The number has been uncovered using the Fidessa Fragulator, a free-to-use online tool, which enables analysis of more than two billion trade records from 50 market feeds to obtain an overview of trading patterns of European stocks and indices over time. The tool enables buy and sell sides to make decisions on which trading venues to use. Data shows not only the ratio of stock traded on so-called lit venues, but also dark pools, through Systematic Internalisers and bilateral OTC trades, giving access to a breakdown of the share volume, number of trades, average trade sizes, market share and volume weighted average prices across trading venues.
On 7 February, Voigt said Fidessa analysis found 230 liquid stocks with a roughly 50/50 split of turnover across the UK and EU27.
"At the heart of the problem is the little known Mifid II trading obligation which is currently flexing its extraterritorial muscle. The rule requires EU firms to trade all equities on an EU recognised trading venue. Under a no deal Brexit the EU is planning to treat UK venues as non-equivalent, and in fact, has also threatened Switzerland with removing their equivalence too."
"Switzerland attempts to neutralise the problem by banning EU27 venues from trading Swiss shares. Will this work? Switzerland's approach will probably be successful in securing access to SIX for EU investors. However, it inevitably gets more complex than that. First, EU Systematic Internalisers may step up to offer trading in Swiss stocks and second, the ultimate type of Brexit we endure will determine whether Swiss stocks actually are traded in London."

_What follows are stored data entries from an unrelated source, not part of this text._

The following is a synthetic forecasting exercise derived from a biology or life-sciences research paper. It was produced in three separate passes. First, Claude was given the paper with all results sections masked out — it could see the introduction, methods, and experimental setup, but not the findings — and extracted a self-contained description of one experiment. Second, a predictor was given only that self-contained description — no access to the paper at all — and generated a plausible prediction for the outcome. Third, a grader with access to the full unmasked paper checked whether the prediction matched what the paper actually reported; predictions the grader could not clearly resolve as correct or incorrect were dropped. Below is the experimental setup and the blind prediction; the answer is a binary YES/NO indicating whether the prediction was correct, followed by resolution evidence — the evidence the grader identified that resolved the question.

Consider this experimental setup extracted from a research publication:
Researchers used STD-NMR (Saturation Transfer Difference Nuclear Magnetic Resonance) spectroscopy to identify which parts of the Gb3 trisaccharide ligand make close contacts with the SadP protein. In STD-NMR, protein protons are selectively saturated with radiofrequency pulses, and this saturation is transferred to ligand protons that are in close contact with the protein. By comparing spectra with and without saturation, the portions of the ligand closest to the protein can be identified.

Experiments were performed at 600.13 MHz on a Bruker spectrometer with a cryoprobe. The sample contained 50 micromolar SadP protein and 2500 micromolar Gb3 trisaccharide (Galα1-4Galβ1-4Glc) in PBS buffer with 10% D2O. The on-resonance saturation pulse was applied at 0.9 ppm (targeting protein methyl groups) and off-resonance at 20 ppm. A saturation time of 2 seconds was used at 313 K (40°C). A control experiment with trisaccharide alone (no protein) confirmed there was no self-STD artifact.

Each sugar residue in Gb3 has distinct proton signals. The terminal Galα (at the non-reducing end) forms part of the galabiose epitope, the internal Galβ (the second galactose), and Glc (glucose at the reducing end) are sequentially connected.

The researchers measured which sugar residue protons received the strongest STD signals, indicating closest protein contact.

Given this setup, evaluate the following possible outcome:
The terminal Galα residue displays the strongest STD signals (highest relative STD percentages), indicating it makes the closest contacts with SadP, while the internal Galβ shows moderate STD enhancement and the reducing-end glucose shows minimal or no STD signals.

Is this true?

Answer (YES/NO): NO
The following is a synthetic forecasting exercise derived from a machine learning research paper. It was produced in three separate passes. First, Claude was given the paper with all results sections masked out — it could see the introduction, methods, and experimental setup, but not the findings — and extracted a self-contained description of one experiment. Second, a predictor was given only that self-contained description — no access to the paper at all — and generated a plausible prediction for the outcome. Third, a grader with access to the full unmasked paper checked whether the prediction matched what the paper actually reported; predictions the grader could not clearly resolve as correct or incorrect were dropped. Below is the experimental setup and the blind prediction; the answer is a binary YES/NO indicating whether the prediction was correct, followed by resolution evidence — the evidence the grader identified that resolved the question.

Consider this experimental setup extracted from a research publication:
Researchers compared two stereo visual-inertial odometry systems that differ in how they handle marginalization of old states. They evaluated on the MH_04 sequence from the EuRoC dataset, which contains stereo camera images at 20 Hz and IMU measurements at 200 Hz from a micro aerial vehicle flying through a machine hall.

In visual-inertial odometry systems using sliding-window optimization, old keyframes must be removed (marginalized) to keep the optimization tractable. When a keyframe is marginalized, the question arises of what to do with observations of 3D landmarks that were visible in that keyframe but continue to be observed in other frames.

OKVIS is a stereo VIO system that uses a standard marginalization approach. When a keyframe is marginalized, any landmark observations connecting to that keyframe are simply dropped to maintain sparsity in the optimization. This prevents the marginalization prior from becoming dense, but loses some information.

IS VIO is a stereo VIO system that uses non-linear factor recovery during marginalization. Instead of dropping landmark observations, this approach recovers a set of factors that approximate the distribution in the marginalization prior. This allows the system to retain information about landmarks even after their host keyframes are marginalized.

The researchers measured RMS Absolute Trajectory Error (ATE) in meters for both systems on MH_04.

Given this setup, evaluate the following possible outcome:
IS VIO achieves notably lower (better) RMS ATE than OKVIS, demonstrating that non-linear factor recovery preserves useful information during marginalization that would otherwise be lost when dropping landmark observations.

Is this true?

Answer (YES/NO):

"With all this political upheaval, the chances for a major liquidity shift must be high. The trick will be in working out the winners and losers."
The issue was first highlighted by Voigt in April 2018, when he noted that: "Stocks traded in a single jurisdiction will likely continue to be traded locally, but it is anyone's guess what will happen to those instruments that are traded in the UK and the EU27 in roughly equal amounts."
"Looking at the turnover for a large sample of EU stocks in the Fidessa Fragulator (removing Swiss, British and generally illiquid stocks), roughly 230 different shares (representing about €2trn in turnover in 2017) fall into that category. It will be interesting to track what happens to those instruments if trading across the Channel becomes more challenging post-Brexit."